• [Supplied passage]
>>>
Pierre Delorme

From Wikipedia, the free encyclopedia
Jump to navigation Jump to search
Provisional Government (Pierre Delorme is back row second from left[1])

Pierre Delorme (de L'Orme) (ca October 1, 1832 – November 10, 1912) was a Métis fur trader, businessman, farmer and political figure. He represented Provencher in the House of Commons of Canada during the 1st Canadian Parliament as a Conservative member from 1871 to 1872. He also represented St. Norbert South in the Legislative Assembly of Manitoba from 1870 to 1874 and St. Norbert from 1878 to 1879.

He was born in St. Boniface, Manitoba in 1832 to Joseph Amable Fafard dit Delorme and Josephte Bellisle.[2] He worked for the Hudson's Bay Company at Swan River from 1852 to 1856. In 1854 he was married to Adélaïde Millet dit Beauchemin, daughter of André Millet dit Beauchemin and Madeleine Ducharme.[3] After that, he settled on a farm near Pointe-Coupée (St. Adolphe). He was a member of the provisional government established by Louis Riel and captured Major Charles Arkoll Boulton, Thomas Scott and others when they attempted to take over Upper Fort Garry (now Winnipeg). He left Riel's government after Boulton was sentenced to be executed. In 1870, he was named a justice of the peace. In 1871, he was part of a group of volunteers organized to defend Manitoba against the Fenian raids. Delorme promoted Louis Riel as a candidate for Provencher in 1872, when Riel stepped aside for Sir George-Étienne Cartier, and 1873. He was named hay commissioner in 1873 and served on the Council of the North-West Territories from 1873 to 1875. He was named minister of agriculture and president of the executive council for Manitoba in 1878. Even after he left politics, Delorme lobbied for amnesty for Riel and for Métis land rights.
<<<
• [Required actions]
1. Answer these questions using the biography of Pierre Delorme:
(a) Which company employed Delorme at Swan River, and during which years?
(b) To what position was he named in 1870?
(c) Which constituency did he represent in the House of Commons of Canada, and as a member of which party?
2. Reproduce the stretch of the Delorme biography from "Pierre Delorme (de" through "1878 to 1879.", word for word.

• [Entries shown]
>>>
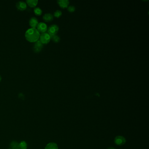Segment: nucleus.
Masks as SVG:
<instances>
[{"label":"nucleus","instance_id":"39448f33","mask_svg":"<svg viewBox=\"0 0 149 149\" xmlns=\"http://www.w3.org/2000/svg\"><path fill=\"white\" fill-rule=\"evenodd\" d=\"M43 45L39 40L36 42H35L34 43L33 47V50L34 52L38 53H39L43 49Z\"/></svg>","mask_w":149,"mask_h":149},{"label":"nucleus","instance_id":"4468645a","mask_svg":"<svg viewBox=\"0 0 149 149\" xmlns=\"http://www.w3.org/2000/svg\"><path fill=\"white\" fill-rule=\"evenodd\" d=\"M19 148L21 149H27L28 147L27 143L25 141H21L19 143Z\"/></svg>","mask_w":149,"mask_h":149},{"label":"nucleus","instance_id":"2eb2a0df","mask_svg":"<svg viewBox=\"0 0 149 149\" xmlns=\"http://www.w3.org/2000/svg\"><path fill=\"white\" fill-rule=\"evenodd\" d=\"M34 12L36 15H41L42 14V10L39 7H36L34 8Z\"/></svg>","mask_w":149,"mask_h":149},{"label":"nucleus","instance_id":"a211bd4d","mask_svg":"<svg viewBox=\"0 0 149 149\" xmlns=\"http://www.w3.org/2000/svg\"><path fill=\"white\" fill-rule=\"evenodd\" d=\"M75 8L74 6H70L68 7V10L70 12H73L75 11Z\"/></svg>","mask_w":149,"mask_h":149},{"label":"nucleus","instance_id":"9b49d317","mask_svg":"<svg viewBox=\"0 0 149 149\" xmlns=\"http://www.w3.org/2000/svg\"><path fill=\"white\" fill-rule=\"evenodd\" d=\"M53 15L50 13H46L43 15V19L46 22H49L53 20Z\"/></svg>","mask_w":149,"mask_h":149},{"label":"nucleus","instance_id":"f8f14e48","mask_svg":"<svg viewBox=\"0 0 149 149\" xmlns=\"http://www.w3.org/2000/svg\"><path fill=\"white\" fill-rule=\"evenodd\" d=\"M37 0H27L26 3L30 7H35L38 4Z\"/></svg>","mask_w":149,"mask_h":149},{"label":"nucleus","instance_id":"f257e3e1","mask_svg":"<svg viewBox=\"0 0 149 149\" xmlns=\"http://www.w3.org/2000/svg\"><path fill=\"white\" fill-rule=\"evenodd\" d=\"M40 32L35 28H31L28 29L25 33V37L28 41L31 43H35L40 39Z\"/></svg>","mask_w":149,"mask_h":149},{"label":"nucleus","instance_id":"aec40b11","mask_svg":"<svg viewBox=\"0 0 149 149\" xmlns=\"http://www.w3.org/2000/svg\"><path fill=\"white\" fill-rule=\"evenodd\" d=\"M2 77H1V76L0 75V82L1 81H2Z\"/></svg>","mask_w":149,"mask_h":149},{"label":"nucleus","instance_id":"412c9836","mask_svg":"<svg viewBox=\"0 0 149 149\" xmlns=\"http://www.w3.org/2000/svg\"><path fill=\"white\" fill-rule=\"evenodd\" d=\"M11 149V148H9V149Z\"/></svg>","mask_w":149,"mask_h":149},{"label":"nucleus","instance_id":"ddd939ff","mask_svg":"<svg viewBox=\"0 0 149 149\" xmlns=\"http://www.w3.org/2000/svg\"><path fill=\"white\" fill-rule=\"evenodd\" d=\"M10 148L11 149H18L19 148V143L16 141H13L11 142L10 145Z\"/></svg>","mask_w":149,"mask_h":149},{"label":"nucleus","instance_id":"dca6fc26","mask_svg":"<svg viewBox=\"0 0 149 149\" xmlns=\"http://www.w3.org/2000/svg\"><path fill=\"white\" fill-rule=\"evenodd\" d=\"M51 39L55 43H58L60 41V38L59 36H58V35H56L51 37Z\"/></svg>","mask_w":149,"mask_h":149},{"label":"nucleus","instance_id":"0eeeda50","mask_svg":"<svg viewBox=\"0 0 149 149\" xmlns=\"http://www.w3.org/2000/svg\"><path fill=\"white\" fill-rule=\"evenodd\" d=\"M16 7L19 10L24 11L27 8V4L24 2L20 1L16 3Z\"/></svg>","mask_w":149,"mask_h":149},{"label":"nucleus","instance_id":"6ab92c4d","mask_svg":"<svg viewBox=\"0 0 149 149\" xmlns=\"http://www.w3.org/2000/svg\"><path fill=\"white\" fill-rule=\"evenodd\" d=\"M108 149H116V148H115L114 147H111L108 148Z\"/></svg>","mask_w":149,"mask_h":149},{"label":"nucleus","instance_id":"f03ea898","mask_svg":"<svg viewBox=\"0 0 149 149\" xmlns=\"http://www.w3.org/2000/svg\"><path fill=\"white\" fill-rule=\"evenodd\" d=\"M47 30L48 33L49 34L50 37H52L53 35H56L57 33L59 30V27L56 24H52L48 28Z\"/></svg>","mask_w":149,"mask_h":149},{"label":"nucleus","instance_id":"7ed1b4c3","mask_svg":"<svg viewBox=\"0 0 149 149\" xmlns=\"http://www.w3.org/2000/svg\"><path fill=\"white\" fill-rule=\"evenodd\" d=\"M51 40V37L48 33H43L40 35V40L43 44L48 43Z\"/></svg>","mask_w":149,"mask_h":149},{"label":"nucleus","instance_id":"4be33fe9","mask_svg":"<svg viewBox=\"0 0 149 149\" xmlns=\"http://www.w3.org/2000/svg\"><path fill=\"white\" fill-rule=\"evenodd\" d=\"M18 149H20V148H18Z\"/></svg>","mask_w":149,"mask_h":149},{"label":"nucleus","instance_id":"423d86ee","mask_svg":"<svg viewBox=\"0 0 149 149\" xmlns=\"http://www.w3.org/2000/svg\"><path fill=\"white\" fill-rule=\"evenodd\" d=\"M37 29L39 31V32L42 33H45L48 29L47 25L46 24V23L42 22L39 23L37 26Z\"/></svg>","mask_w":149,"mask_h":149},{"label":"nucleus","instance_id":"9d476101","mask_svg":"<svg viewBox=\"0 0 149 149\" xmlns=\"http://www.w3.org/2000/svg\"><path fill=\"white\" fill-rule=\"evenodd\" d=\"M45 149H58V145L55 143L51 142L46 145Z\"/></svg>","mask_w":149,"mask_h":149},{"label":"nucleus","instance_id":"20e7f679","mask_svg":"<svg viewBox=\"0 0 149 149\" xmlns=\"http://www.w3.org/2000/svg\"><path fill=\"white\" fill-rule=\"evenodd\" d=\"M114 143L119 146H122L126 143V140L125 137L121 135H118L114 140Z\"/></svg>","mask_w":149,"mask_h":149},{"label":"nucleus","instance_id":"f3484780","mask_svg":"<svg viewBox=\"0 0 149 149\" xmlns=\"http://www.w3.org/2000/svg\"><path fill=\"white\" fill-rule=\"evenodd\" d=\"M62 15V12L59 10H56L54 13V15L55 17L56 18H59Z\"/></svg>","mask_w":149,"mask_h":149},{"label":"nucleus","instance_id":"6e6552de","mask_svg":"<svg viewBox=\"0 0 149 149\" xmlns=\"http://www.w3.org/2000/svg\"><path fill=\"white\" fill-rule=\"evenodd\" d=\"M29 24L31 27L35 28L39 24L38 19L35 17H32L29 20Z\"/></svg>","mask_w":149,"mask_h":149},{"label":"nucleus","instance_id":"1a4fd4ad","mask_svg":"<svg viewBox=\"0 0 149 149\" xmlns=\"http://www.w3.org/2000/svg\"><path fill=\"white\" fill-rule=\"evenodd\" d=\"M57 2L59 6L62 8H67L69 4V1L68 0H59Z\"/></svg>","mask_w":149,"mask_h":149}]
</instances>
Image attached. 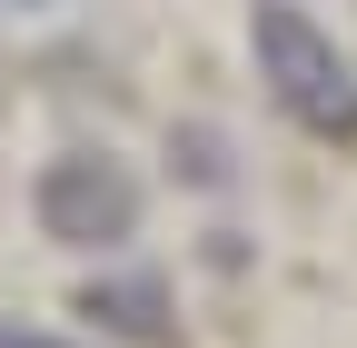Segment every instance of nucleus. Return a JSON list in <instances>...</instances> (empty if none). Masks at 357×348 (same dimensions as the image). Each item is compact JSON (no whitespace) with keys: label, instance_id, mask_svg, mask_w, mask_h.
<instances>
[{"label":"nucleus","instance_id":"nucleus-1","mask_svg":"<svg viewBox=\"0 0 357 348\" xmlns=\"http://www.w3.org/2000/svg\"><path fill=\"white\" fill-rule=\"evenodd\" d=\"M248 50H258L268 100H278L298 129L357 150V70H347V50L298 10V0H258V10H248Z\"/></svg>","mask_w":357,"mask_h":348},{"label":"nucleus","instance_id":"nucleus-2","mask_svg":"<svg viewBox=\"0 0 357 348\" xmlns=\"http://www.w3.org/2000/svg\"><path fill=\"white\" fill-rule=\"evenodd\" d=\"M30 219L50 249H129L139 239V180H129V159L119 150H60V159H40V180H30Z\"/></svg>","mask_w":357,"mask_h":348},{"label":"nucleus","instance_id":"nucleus-3","mask_svg":"<svg viewBox=\"0 0 357 348\" xmlns=\"http://www.w3.org/2000/svg\"><path fill=\"white\" fill-rule=\"evenodd\" d=\"M70 309L100 328V338H129V348H178V309H169V279H89Z\"/></svg>","mask_w":357,"mask_h":348},{"label":"nucleus","instance_id":"nucleus-4","mask_svg":"<svg viewBox=\"0 0 357 348\" xmlns=\"http://www.w3.org/2000/svg\"><path fill=\"white\" fill-rule=\"evenodd\" d=\"M169 169H178L189 189H229V180H238V159H229L218 129H169Z\"/></svg>","mask_w":357,"mask_h":348},{"label":"nucleus","instance_id":"nucleus-5","mask_svg":"<svg viewBox=\"0 0 357 348\" xmlns=\"http://www.w3.org/2000/svg\"><path fill=\"white\" fill-rule=\"evenodd\" d=\"M0 348H79V338H40V328H10V319H0Z\"/></svg>","mask_w":357,"mask_h":348},{"label":"nucleus","instance_id":"nucleus-6","mask_svg":"<svg viewBox=\"0 0 357 348\" xmlns=\"http://www.w3.org/2000/svg\"><path fill=\"white\" fill-rule=\"evenodd\" d=\"M10 10H50V0H10Z\"/></svg>","mask_w":357,"mask_h":348}]
</instances>
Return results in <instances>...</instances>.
<<<
• [Exercise answers]
1.
(a) The Hudson's Bay Company, from 1852 to 1856.
(b) Justice of the peace.
(c) Provencher, as a Conservative member.

2.
Pierre Delorme (de L'Orme) (ca October 1, 1832 – November 10, 1912) was a Métis fur trader, businessman, farmer and political figure. He represented Provencher in the House of Commons of Canada during the 1st Canadian Parliament as a Conservative member from 1871 to 1872. He also represented St. Norbert South in the Legislative Assembly of Manitoba from 1870 to 1874 and St. Norbert from 1878 to 1879.